# Looking for a reputable Breeder on Long Island, NY



## affiatati7 (Jan 20, 2011)

Hi,

I am looking for a reputable Golden Retriever breeder on Long Island, NY (Nassau and Suffolk Counties). I once ownd a beautiful 75 lb. Golden (Breezley). After 14 1/2 years he passed away. 
I am now ready for a new friend. Any suggestions on reputable breeders in my area?

Don Seddio


----------



## BeauShel (May 20, 2007)

Here is a thread with breeders in NY 
http://www.goldenretrieverforum.com...y/91217-findind-our-new-golden-ny-nearby.html


----------



## AmbikaGR (Dec 31, 2007)

Here are a couple links to Golden Retirever Clubs' breeder referral pages in your general area 

Long Island GRC
Puppy Referral

Garden State GRC
GSGRC Breeder Referral


Hudson Valley GRC
Hudson Valley Golden Retriever Club Puppy Referral


----------



## affiatati7 (Jan 20, 2011)

*Thank you*

Thank you for your quick response. I will start the research.

Don


----------



## winewinn (Jan 7, 2008)

Just wanted to say I'm sorry to hear of your loss, and wish you luck in your search!


----------



## 2goldens2love (Feb 8, 2011)

I'm a little late but I got my girls from Untitled Document 

My brother also got one of his dogs there, my neighbor across the street got their dog there and a family friend got there do there as well.

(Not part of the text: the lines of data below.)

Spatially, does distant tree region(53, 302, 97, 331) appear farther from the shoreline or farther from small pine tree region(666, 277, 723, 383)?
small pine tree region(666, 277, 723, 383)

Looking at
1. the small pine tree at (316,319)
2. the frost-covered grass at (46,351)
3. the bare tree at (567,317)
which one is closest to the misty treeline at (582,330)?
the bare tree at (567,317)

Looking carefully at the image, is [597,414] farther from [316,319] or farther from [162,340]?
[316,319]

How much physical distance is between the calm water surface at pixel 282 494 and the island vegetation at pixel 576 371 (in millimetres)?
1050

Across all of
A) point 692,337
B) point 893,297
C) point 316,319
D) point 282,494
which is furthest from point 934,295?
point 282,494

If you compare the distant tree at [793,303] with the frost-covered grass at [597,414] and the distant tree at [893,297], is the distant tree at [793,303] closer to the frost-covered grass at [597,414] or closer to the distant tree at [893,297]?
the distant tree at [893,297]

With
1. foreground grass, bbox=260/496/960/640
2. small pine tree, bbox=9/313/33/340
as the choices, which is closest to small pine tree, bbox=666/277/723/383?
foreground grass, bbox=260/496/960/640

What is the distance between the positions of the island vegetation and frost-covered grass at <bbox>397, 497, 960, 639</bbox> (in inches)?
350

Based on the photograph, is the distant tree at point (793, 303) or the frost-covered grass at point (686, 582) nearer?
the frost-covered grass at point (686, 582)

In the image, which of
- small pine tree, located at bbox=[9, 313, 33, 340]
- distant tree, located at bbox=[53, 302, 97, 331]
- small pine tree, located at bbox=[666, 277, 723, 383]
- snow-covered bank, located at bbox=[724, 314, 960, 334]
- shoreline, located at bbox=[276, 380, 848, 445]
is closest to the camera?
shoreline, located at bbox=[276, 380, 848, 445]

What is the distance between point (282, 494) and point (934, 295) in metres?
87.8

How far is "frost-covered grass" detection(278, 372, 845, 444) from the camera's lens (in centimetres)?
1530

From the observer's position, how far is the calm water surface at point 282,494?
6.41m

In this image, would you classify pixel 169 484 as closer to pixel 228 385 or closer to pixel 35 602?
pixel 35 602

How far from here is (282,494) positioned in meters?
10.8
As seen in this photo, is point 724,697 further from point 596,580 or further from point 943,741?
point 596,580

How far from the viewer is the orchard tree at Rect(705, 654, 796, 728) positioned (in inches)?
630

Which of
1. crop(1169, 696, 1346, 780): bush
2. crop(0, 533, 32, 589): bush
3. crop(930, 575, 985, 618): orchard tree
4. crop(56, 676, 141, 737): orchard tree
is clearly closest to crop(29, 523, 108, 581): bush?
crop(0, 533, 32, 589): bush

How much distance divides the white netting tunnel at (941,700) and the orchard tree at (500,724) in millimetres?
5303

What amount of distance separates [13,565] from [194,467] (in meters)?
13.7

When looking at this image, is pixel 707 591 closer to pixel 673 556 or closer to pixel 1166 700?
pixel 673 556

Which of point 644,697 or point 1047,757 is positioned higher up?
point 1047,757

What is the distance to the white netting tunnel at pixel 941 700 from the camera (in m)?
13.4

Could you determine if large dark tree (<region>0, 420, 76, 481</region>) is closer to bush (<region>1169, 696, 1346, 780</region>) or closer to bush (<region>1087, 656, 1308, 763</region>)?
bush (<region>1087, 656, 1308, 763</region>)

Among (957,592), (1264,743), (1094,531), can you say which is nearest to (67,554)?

If you have any questions please let me know


----------



## MGMF (May 13, 2009)

Long Island goldens is showing incomplete clearances on their dogs according to OFA. They have missing hips, elbows, outdated eyes. I would need alot more info to add them to my list.


----------



## 2goldens2love (Feb 8, 2011)

My suggestion would be to contact Long Island Goldens with any questions, all I can give you is 5 healthy goldens all with very happy owners.


----------